Smallholders and fertilisers

You might think that the high food price is good news for poor small-holder farmers in Zambia who would benefit from a better price for their crops, but that is not really the case. Poor farmers still sell most of their crops at harvest when prices are lower to payback debts built up from buying farm inputs like fertiliser and seed, or to pay their children’s school fees. While they sell their crops at harvest when the price is lower, they buy food to feed their family throughout the year, even when the price is high.

While large commercial farms can access government support to buy chemical fertiliser at subsidised prices through schemes like the Farmers Input Support Program, most farmers live on small family farms of just a few hectares and simply cannot access the schemes. The majority of these farmers are also women, and they are hugely disadvantaged. It is a big political issue.

For many years now, people have been taught that the only way to get a successful crop is through using chemical fertiliser, so they spend more and more on it each year. As the soil structure breaks down, they need more fertiliser to produce a crop, so the problem simply gets worse. This pushes prices up and means the percentage of their income a family uses to buy food becomes an even greater part of the overall.

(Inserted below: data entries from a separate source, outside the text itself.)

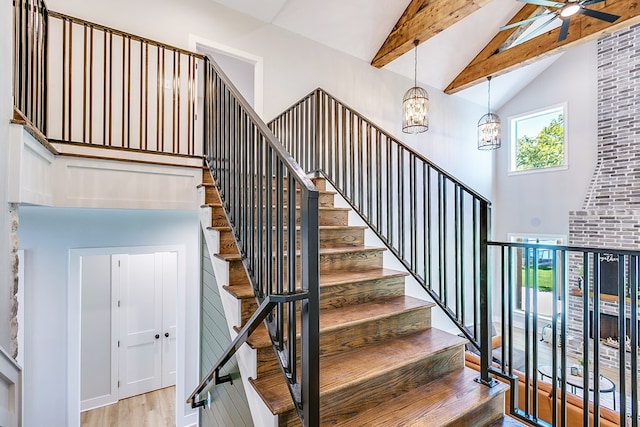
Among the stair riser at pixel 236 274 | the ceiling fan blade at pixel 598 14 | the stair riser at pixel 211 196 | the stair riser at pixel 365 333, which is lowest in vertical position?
the stair riser at pixel 365 333

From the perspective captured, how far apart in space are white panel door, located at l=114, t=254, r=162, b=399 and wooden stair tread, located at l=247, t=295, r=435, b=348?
385cm

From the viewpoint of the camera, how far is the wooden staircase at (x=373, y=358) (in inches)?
66.7

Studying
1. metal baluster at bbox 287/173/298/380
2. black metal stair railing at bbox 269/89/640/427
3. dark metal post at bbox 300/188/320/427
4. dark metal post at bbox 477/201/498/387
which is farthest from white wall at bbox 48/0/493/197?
dark metal post at bbox 300/188/320/427

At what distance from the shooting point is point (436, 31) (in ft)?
14.6

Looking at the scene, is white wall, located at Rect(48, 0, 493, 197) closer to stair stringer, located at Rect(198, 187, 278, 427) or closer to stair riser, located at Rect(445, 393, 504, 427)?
stair stringer, located at Rect(198, 187, 278, 427)

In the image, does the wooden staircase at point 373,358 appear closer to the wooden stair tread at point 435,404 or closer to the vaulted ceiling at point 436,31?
the wooden stair tread at point 435,404

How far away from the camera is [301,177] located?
134cm

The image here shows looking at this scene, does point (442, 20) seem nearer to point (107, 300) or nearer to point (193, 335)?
point (193, 335)

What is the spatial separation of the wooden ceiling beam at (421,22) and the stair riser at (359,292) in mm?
3488

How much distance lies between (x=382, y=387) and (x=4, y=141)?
222 centimetres

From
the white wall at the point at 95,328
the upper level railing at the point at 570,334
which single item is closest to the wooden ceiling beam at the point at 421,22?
the upper level railing at the point at 570,334

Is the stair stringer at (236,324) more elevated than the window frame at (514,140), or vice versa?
the window frame at (514,140)

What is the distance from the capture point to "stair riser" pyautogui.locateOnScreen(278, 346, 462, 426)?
1645 mm

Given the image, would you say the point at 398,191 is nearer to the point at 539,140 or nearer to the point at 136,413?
the point at 136,413
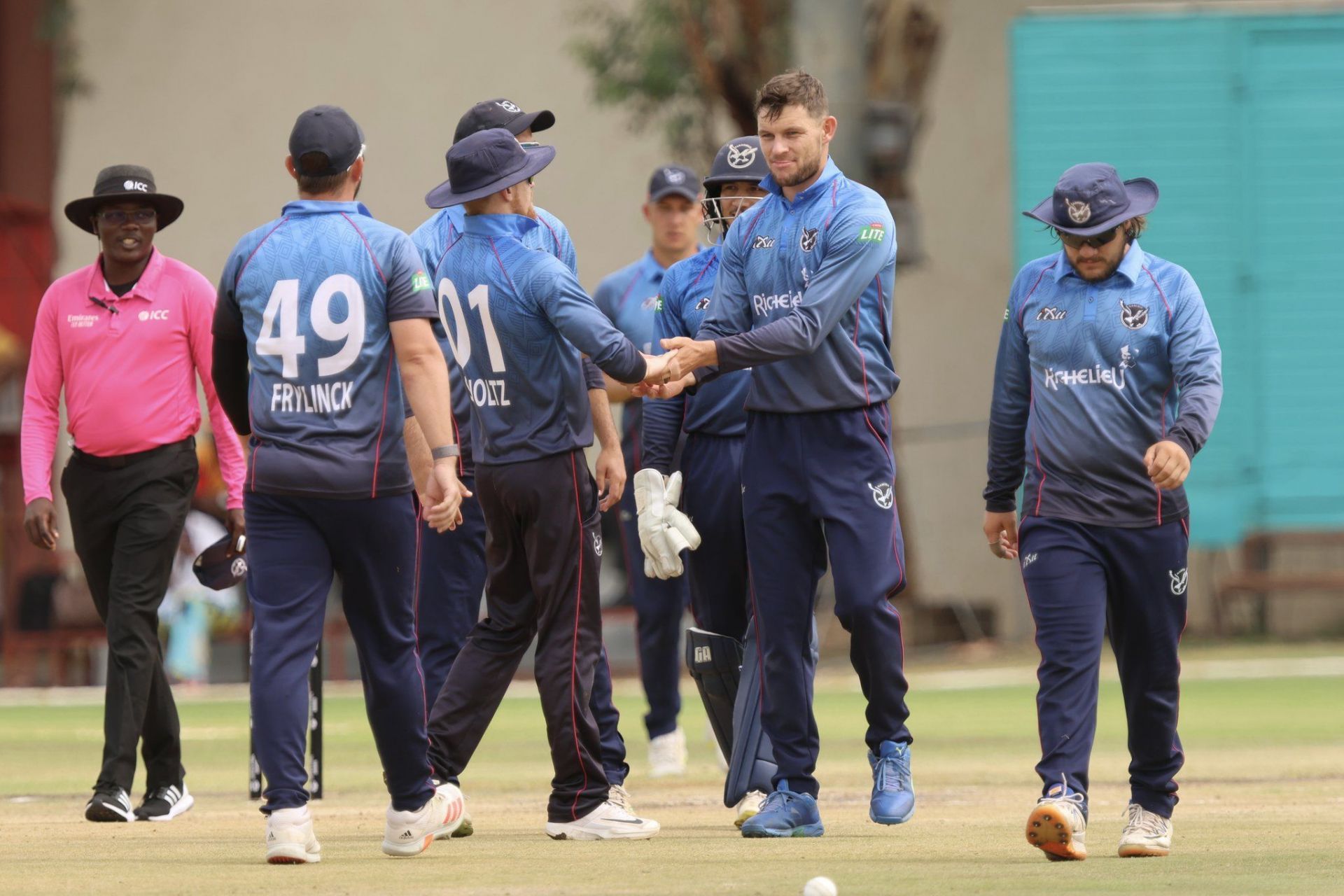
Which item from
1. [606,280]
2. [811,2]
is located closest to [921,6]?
[811,2]

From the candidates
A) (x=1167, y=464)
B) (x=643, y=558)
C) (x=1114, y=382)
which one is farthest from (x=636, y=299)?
(x=1167, y=464)

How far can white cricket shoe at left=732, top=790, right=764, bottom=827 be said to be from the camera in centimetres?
731

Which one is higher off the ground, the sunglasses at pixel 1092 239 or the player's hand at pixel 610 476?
the sunglasses at pixel 1092 239

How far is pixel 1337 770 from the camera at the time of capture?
9344 millimetres

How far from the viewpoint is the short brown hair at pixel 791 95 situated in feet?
23.0

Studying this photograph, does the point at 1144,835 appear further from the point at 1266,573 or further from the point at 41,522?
the point at 1266,573

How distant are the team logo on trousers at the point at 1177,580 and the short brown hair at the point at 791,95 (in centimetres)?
183

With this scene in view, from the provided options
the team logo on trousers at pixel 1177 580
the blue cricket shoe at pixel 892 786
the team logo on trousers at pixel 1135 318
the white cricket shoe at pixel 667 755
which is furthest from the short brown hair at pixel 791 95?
the white cricket shoe at pixel 667 755

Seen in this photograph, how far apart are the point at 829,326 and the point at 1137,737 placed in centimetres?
155

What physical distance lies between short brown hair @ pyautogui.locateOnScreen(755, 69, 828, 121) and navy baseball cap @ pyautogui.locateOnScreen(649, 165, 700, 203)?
230cm

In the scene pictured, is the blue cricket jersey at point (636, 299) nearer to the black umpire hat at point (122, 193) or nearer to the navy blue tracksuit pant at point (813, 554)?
the black umpire hat at point (122, 193)

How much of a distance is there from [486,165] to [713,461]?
1.62m

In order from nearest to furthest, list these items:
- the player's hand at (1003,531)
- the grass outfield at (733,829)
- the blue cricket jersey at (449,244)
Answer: the grass outfield at (733,829) → the player's hand at (1003,531) → the blue cricket jersey at (449,244)

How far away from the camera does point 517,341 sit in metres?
6.90
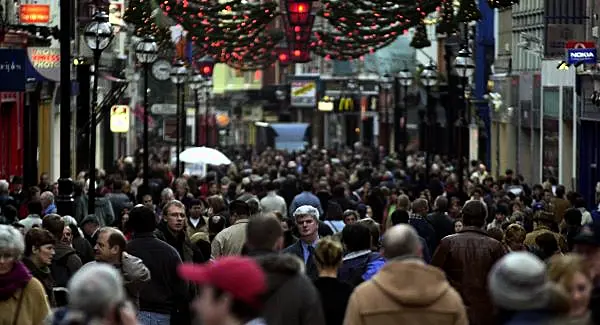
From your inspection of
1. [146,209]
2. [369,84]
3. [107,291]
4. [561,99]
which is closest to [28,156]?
[561,99]

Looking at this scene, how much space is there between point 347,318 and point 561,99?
38.2 metres

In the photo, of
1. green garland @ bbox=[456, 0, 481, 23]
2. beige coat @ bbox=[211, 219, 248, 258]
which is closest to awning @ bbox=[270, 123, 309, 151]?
green garland @ bbox=[456, 0, 481, 23]

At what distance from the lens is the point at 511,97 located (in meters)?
60.2

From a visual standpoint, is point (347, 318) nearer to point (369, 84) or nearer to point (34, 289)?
point (34, 289)

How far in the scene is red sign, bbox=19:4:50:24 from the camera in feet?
123

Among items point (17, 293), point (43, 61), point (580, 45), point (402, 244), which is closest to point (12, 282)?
point (17, 293)

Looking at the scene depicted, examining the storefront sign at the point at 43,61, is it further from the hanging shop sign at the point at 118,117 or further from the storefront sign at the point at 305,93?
the storefront sign at the point at 305,93

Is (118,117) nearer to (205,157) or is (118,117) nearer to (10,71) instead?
→ (205,157)

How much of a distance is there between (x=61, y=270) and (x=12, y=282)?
3771 millimetres

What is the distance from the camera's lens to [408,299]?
1077cm

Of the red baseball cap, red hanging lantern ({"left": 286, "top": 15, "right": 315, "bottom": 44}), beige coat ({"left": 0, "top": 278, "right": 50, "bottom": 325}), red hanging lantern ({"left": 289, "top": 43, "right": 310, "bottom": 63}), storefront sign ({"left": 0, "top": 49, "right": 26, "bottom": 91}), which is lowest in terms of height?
beige coat ({"left": 0, "top": 278, "right": 50, "bottom": 325})

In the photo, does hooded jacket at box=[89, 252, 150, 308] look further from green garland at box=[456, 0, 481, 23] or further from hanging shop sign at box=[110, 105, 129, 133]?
hanging shop sign at box=[110, 105, 129, 133]

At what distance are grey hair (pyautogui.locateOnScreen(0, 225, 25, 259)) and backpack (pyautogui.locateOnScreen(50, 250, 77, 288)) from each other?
3160mm

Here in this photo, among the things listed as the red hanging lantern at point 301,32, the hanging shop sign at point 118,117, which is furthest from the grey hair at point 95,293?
the hanging shop sign at point 118,117
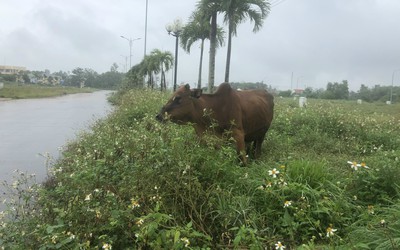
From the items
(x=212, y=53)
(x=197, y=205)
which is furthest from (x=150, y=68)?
(x=197, y=205)

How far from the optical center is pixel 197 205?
3395mm

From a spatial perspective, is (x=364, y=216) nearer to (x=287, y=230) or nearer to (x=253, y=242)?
(x=287, y=230)

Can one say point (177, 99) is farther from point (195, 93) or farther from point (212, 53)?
point (212, 53)

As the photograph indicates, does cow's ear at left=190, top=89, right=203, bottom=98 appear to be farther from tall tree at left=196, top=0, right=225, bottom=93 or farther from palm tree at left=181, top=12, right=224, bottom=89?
palm tree at left=181, top=12, right=224, bottom=89

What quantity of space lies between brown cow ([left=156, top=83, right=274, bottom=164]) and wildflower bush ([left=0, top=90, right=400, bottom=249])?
473 mm

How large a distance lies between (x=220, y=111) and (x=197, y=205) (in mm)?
1996

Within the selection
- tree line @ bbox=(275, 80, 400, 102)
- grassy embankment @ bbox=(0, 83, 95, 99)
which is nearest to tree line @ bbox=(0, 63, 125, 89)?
grassy embankment @ bbox=(0, 83, 95, 99)

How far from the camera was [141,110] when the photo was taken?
10.2 m

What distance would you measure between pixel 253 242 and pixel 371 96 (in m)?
52.5

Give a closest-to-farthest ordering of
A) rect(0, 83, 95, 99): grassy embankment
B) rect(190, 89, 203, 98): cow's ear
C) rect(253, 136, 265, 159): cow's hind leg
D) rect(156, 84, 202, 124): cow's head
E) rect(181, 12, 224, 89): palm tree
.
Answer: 1. rect(156, 84, 202, 124): cow's head
2. rect(190, 89, 203, 98): cow's ear
3. rect(253, 136, 265, 159): cow's hind leg
4. rect(181, 12, 224, 89): palm tree
5. rect(0, 83, 95, 99): grassy embankment

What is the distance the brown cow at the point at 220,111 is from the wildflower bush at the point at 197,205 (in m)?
0.47

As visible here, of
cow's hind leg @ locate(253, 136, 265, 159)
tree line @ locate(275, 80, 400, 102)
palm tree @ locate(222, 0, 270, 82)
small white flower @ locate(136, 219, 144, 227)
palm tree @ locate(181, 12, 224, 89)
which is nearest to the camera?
small white flower @ locate(136, 219, 144, 227)

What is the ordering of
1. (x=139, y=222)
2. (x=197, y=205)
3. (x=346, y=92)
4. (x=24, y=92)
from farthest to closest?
1. (x=346, y=92)
2. (x=24, y=92)
3. (x=197, y=205)
4. (x=139, y=222)

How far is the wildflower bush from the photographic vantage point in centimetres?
288
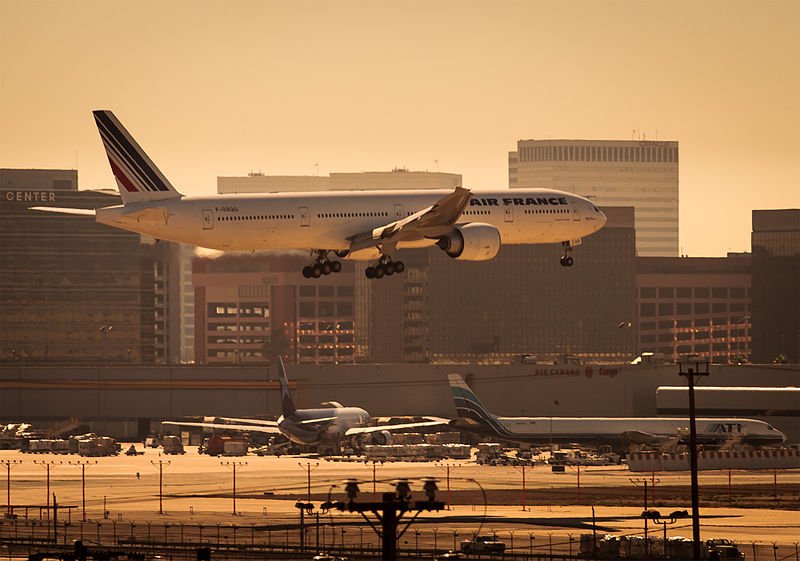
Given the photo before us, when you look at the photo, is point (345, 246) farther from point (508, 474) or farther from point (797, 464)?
point (797, 464)

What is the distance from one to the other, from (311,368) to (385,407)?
28.8 feet

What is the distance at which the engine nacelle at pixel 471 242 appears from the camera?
110688 mm

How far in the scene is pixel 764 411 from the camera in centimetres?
17300

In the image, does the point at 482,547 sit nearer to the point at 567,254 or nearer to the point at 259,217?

Organic fertiliser project

This is why the project we have been running with support from APF and Operation Agri is so important. We are running the project in Petauke District, in the area overseen by the Nyampende chief. This is in Zambia’s Eastern Province, not far from the Mozambique border, and it is an area heavily dependent on agriculture. Like much of Zambia, maize in the main crop here.

We started by working with local leaders and together we identified 400 farmers to be part of the project. Village headmen and headwomen, the local churches and agronomists were all consulted, and the farmers gathered for training.

We began by taking about the needs of the soil and the crops. We shared stories and people were all in agreement about how worried they were about the future.
How could they continue when the cost of inputs was making their lives so hard? How could they afford school fees, animals or food? Many were cutting down trees and selling charcoal so they could afford to buy chemical fertiliser.

We then taught about how to make different types of organic fertilisers such as thermal compost and organic liquid feeds. Thermal compost only takes a number of months before it is ready and replaces the chemical fertiliser normally used at planting. To make liquid feeds we demonstrated how to mix cow, chicken, pig or goat manure in an old sack and suspend it like a teabag in a drum of water. The organic infusion is so rich it can be diluted and used to feed the crops as they grow.

The project has been a great success as the training was so well received. Afterwards, everyone was saying how using what they thought of as waste to support their soil and their crops was going to be a big transformation. Knowing that another way was possible was going to save them so much.

They asked me to extend the training to other areas in Petauke District where friends and relatives lived so they could also learn these skills. They told us, ‘Uyu utumiki upitilize!’ meaning, ‘Let this work continue!’

Drought affecting Southern Africa

The good news story of the organic fertiliser project’s success has been seriously impacted by the ongoing drought that has affecting Southern Africa this year. We would normally expect rain in December through to February or March, however, this year many farmers are still waiting. The drought is partly due to the ongoing El Niño climate cycle, which has changed rainfall patterns during our growing season, but localised deforestation has made this bad situation worse. As part of the training, we shared how trees can support soil structure, fix nitrogen, and even cool the land which encourages clouds and rain. Please pray for the farmers in the organic fertiliser training project and others across Zambia as they struggle through the current drought.